M. REYES
La Audiencia de Las Palmas ha ordenado repetir el juicio que se celebró el 26 de febrero pasado contra Soledad Perera, la madre preadoptiva de Piedad -nombre ficticio por el que se conoce a una niña grancanaria de ocho años que ha pasado la mayor parte de su vida en centros de acogida-. Perera fue condenada a nueve meses de cárcel por desobediencia grave a la autoridad, según la sentencia de instancia, porque se negó de manera reiterada a devolver a la menor tras acogerla varios años en su casa de La Orotava, en Tenerife.
La resolución de la Audiencia Provincial no entra en el fondo del asunto, sólo anula la vista oral porque se celebró "a puerta cerrada", concretamente en el Juzgado de lo Penal número 1 de la capital grancanaria y sin que la jueza titular, María Gabriela Ramos, motivara tal decisión ni existieran "razones de orden público" para acordar esa medida excepcional.
"El justiciable tiene derecho a un juicio público y entendemos que ese derecho se ha vulnerado", razona el ponente de la sentencia, Salvador Alba, que expresa el parecer del resto de la Sección Sexta. La Sala concluye que se ha creado "indefensión" a la acusada, tal como alegaba el abogado defensor, Eligio Hernández, cuyo recurso de apelación ha sido aceptado. "La regla general es la publicidad de los debates del juicio oral, siendo la excepción la posibilidad de acordar la puerta cerrada", añaden los magistrados. Para ellos es "evidente" que se han "quebrantado las garantías legales y constitucionales" a un "proceso público y transparente".

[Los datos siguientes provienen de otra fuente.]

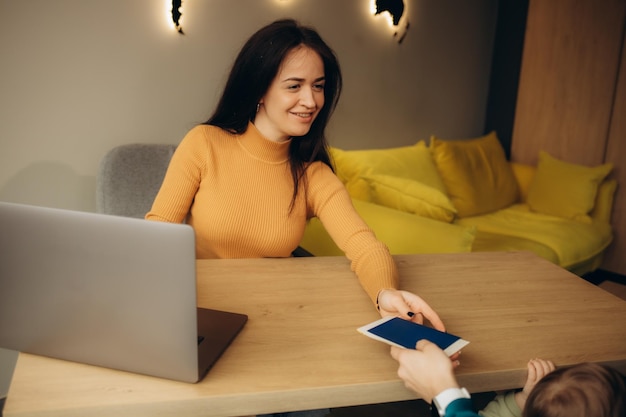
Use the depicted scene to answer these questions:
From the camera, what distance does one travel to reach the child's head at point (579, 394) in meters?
0.91

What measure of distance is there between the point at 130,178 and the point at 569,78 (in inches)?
115

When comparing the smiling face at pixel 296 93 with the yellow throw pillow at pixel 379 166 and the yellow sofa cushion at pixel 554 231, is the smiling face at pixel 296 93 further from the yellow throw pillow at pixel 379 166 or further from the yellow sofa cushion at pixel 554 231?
the yellow sofa cushion at pixel 554 231

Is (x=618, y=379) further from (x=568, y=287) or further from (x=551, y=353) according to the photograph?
(x=568, y=287)

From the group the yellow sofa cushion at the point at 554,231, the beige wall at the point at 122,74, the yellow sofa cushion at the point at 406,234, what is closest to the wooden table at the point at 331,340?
the yellow sofa cushion at the point at 406,234

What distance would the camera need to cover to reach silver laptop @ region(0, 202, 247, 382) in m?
0.77

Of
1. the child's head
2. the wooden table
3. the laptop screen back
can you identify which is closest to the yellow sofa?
the wooden table

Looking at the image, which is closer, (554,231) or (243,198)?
(243,198)

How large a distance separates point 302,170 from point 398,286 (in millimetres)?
536

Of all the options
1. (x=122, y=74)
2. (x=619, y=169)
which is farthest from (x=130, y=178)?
(x=619, y=169)

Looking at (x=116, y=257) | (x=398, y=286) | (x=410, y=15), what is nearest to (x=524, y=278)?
(x=398, y=286)

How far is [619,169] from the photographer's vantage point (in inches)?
136

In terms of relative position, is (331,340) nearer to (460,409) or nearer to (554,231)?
(460,409)

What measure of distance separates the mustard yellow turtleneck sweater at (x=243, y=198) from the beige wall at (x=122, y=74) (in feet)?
3.28

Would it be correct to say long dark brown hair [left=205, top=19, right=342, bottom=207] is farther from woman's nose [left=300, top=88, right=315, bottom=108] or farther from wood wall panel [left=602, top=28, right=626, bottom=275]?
wood wall panel [left=602, top=28, right=626, bottom=275]
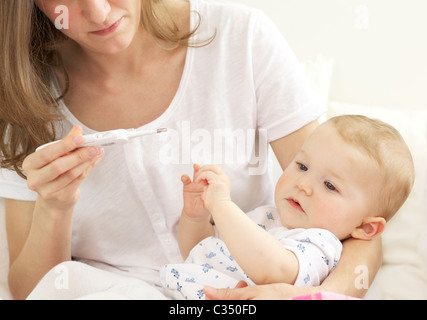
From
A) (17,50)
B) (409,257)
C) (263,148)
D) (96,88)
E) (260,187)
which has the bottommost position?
(409,257)

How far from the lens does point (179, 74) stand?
1434 millimetres

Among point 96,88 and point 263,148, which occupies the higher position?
point 96,88

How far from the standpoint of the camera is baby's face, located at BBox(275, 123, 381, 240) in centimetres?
118

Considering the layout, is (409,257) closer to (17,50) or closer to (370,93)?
(370,93)

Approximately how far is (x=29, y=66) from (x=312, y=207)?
74 cm

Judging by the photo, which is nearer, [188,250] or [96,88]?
[188,250]

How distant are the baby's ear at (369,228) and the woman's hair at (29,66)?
60 cm

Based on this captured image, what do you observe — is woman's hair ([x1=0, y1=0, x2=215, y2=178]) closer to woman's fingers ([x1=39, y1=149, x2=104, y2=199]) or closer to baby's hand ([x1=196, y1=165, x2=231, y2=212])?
woman's fingers ([x1=39, y1=149, x2=104, y2=199])

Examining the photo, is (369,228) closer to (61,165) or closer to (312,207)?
(312,207)

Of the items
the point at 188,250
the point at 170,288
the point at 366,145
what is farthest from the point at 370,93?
the point at 170,288

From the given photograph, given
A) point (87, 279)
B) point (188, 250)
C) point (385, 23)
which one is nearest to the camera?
point (87, 279)

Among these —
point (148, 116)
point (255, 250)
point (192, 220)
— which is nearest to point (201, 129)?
point (148, 116)

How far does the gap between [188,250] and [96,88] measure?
19.3 inches

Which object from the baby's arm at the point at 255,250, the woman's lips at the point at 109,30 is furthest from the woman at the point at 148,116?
the baby's arm at the point at 255,250
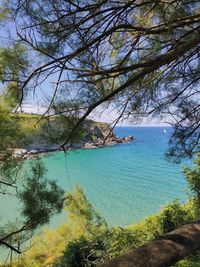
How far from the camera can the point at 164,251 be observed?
157 centimetres

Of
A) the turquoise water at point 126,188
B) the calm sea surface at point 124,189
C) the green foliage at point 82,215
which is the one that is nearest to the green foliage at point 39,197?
the green foliage at point 82,215

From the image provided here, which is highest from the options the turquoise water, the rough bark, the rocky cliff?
the rocky cliff

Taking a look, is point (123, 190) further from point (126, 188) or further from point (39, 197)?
point (39, 197)

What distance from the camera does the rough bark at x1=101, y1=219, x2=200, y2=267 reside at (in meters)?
1.43

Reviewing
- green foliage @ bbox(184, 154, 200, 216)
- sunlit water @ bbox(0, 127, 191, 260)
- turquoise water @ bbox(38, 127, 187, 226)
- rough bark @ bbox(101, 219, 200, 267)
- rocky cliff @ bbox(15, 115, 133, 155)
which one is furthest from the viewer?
turquoise water @ bbox(38, 127, 187, 226)

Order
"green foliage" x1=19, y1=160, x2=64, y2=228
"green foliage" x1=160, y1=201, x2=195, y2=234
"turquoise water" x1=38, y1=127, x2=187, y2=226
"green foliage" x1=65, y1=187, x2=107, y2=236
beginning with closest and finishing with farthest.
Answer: "green foliage" x1=19, y1=160, x2=64, y2=228 → "green foliage" x1=160, y1=201, x2=195, y2=234 → "green foliage" x1=65, y1=187, x2=107, y2=236 → "turquoise water" x1=38, y1=127, x2=187, y2=226

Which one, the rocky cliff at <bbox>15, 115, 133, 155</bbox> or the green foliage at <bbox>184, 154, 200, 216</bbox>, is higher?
the rocky cliff at <bbox>15, 115, 133, 155</bbox>

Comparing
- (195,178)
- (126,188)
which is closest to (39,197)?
(195,178)

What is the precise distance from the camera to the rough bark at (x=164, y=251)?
56.1 inches

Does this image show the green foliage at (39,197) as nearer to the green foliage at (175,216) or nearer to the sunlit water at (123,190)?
the green foliage at (175,216)

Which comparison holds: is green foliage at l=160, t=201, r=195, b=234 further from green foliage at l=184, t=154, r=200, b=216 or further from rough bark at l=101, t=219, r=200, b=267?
rough bark at l=101, t=219, r=200, b=267

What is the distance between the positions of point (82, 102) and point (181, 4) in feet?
2.98

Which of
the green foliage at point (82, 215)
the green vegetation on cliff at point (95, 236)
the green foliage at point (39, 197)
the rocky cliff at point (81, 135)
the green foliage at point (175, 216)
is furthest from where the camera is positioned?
the green foliage at point (82, 215)

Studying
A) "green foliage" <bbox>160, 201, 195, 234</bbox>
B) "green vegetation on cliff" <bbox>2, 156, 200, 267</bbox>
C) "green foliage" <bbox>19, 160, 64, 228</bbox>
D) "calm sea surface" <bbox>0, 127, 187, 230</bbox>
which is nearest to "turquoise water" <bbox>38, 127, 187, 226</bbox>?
"calm sea surface" <bbox>0, 127, 187, 230</bbox>
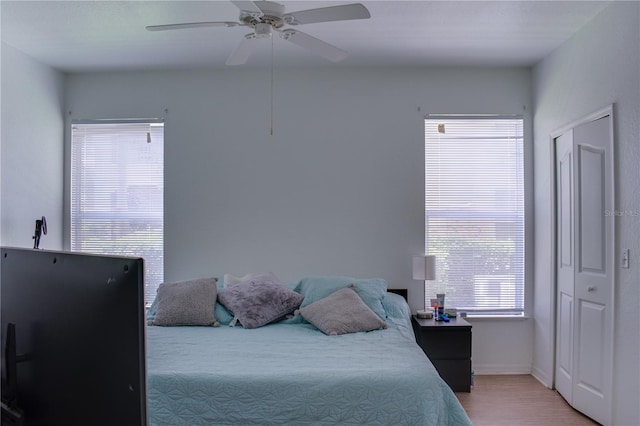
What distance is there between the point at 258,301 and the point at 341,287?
26.8 inches

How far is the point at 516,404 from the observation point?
3.24 meters

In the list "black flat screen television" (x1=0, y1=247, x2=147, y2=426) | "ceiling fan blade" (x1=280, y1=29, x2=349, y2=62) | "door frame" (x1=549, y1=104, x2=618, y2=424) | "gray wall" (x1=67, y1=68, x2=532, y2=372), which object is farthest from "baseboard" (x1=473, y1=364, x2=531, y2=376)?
"black flat screen television" (x1=0, y1=247, x2=147, y2=426)

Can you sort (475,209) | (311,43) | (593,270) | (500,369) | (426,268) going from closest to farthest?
(311,43) → (593,270) → (426,268) → (500,369) → (475,209)

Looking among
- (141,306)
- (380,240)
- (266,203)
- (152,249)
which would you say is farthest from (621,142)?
(152,249)

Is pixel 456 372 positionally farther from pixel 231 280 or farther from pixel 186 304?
pixel 186 304

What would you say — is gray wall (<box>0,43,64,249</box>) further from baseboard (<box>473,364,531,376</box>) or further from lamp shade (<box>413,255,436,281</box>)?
baseboard (<box>473,364,531,376</box>)

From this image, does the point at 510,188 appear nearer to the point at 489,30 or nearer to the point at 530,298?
the point at 530,298

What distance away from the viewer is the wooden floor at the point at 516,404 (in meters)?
2.98

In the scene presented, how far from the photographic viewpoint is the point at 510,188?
3996 mm

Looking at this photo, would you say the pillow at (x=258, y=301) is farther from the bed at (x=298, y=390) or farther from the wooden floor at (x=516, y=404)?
the wooden floor at (x=516, y=404)

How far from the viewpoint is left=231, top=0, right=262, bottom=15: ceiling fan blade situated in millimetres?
A: 2001

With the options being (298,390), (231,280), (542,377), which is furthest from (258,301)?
(542,377)

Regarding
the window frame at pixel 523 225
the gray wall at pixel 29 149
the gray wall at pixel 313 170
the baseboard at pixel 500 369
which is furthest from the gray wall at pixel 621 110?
the gray wall at pixel 29 149

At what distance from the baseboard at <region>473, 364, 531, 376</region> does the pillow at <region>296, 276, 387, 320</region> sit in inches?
49.7
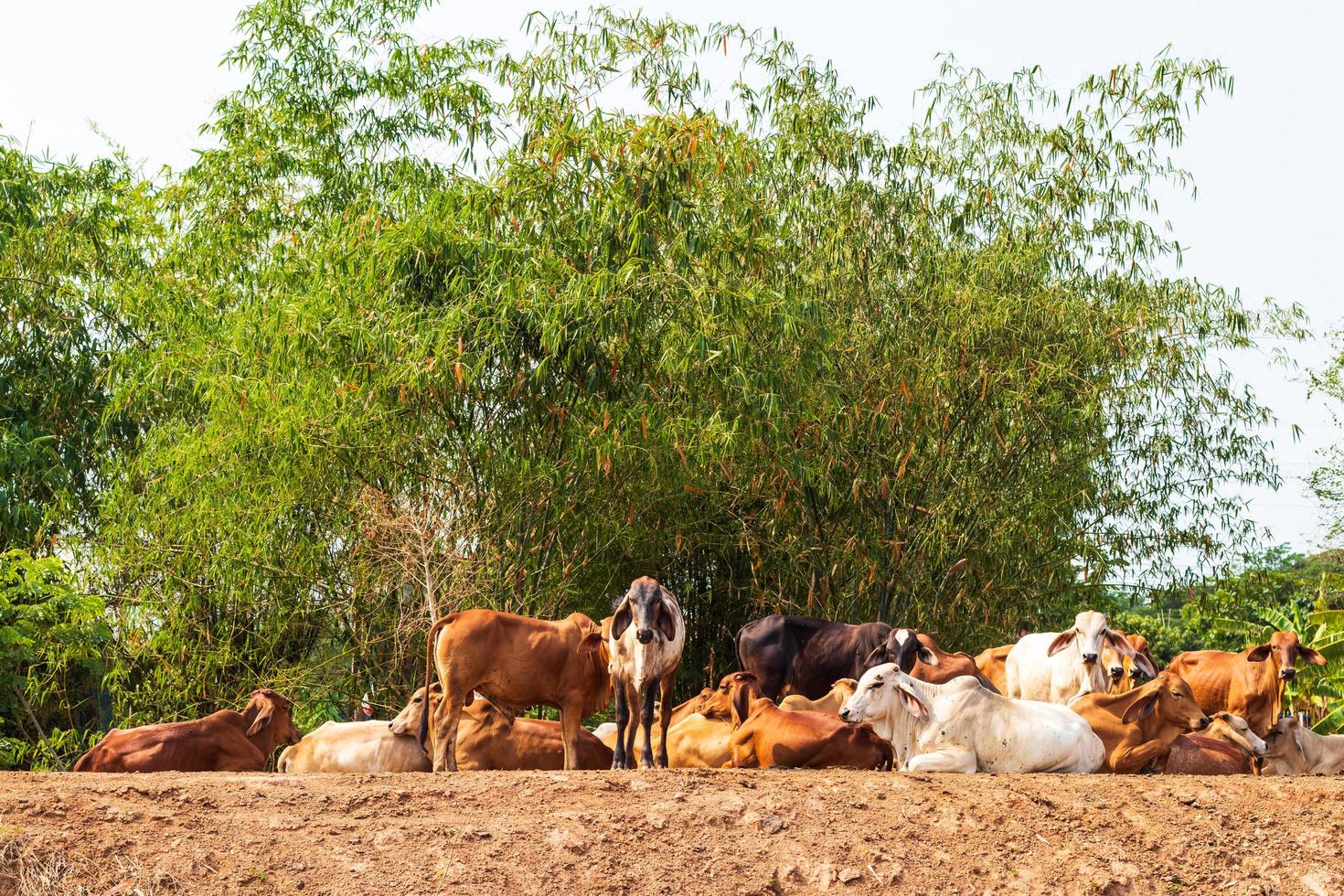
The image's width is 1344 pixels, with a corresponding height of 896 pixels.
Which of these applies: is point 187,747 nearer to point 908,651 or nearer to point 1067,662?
point 908,651

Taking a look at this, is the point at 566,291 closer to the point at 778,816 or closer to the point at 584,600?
the point at 584,600

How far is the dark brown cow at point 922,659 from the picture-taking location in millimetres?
8664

Y es que para la Sala "es un hecho notorio que no se permitió el acceso de los medios de comunicación". Lo demuestran los "numerosos artículos periodísticos" publicados con posterioridad, en los cuales se "criticaba la actitud" de la jueza por impedir la entrada al juicio sin "una decisión razonada o motivada". Ese día se quedaron sin informar en primera persona unos 30 periodistas. El acta del juicio no recoge ese incidente, lo que ha causado en la Sala "tremenda extrañeza".
Se trata de la primera vez en Canarias que se anula una vista por estos motivos. Perera deberá ser enjuiciada ahora por un juez distinto.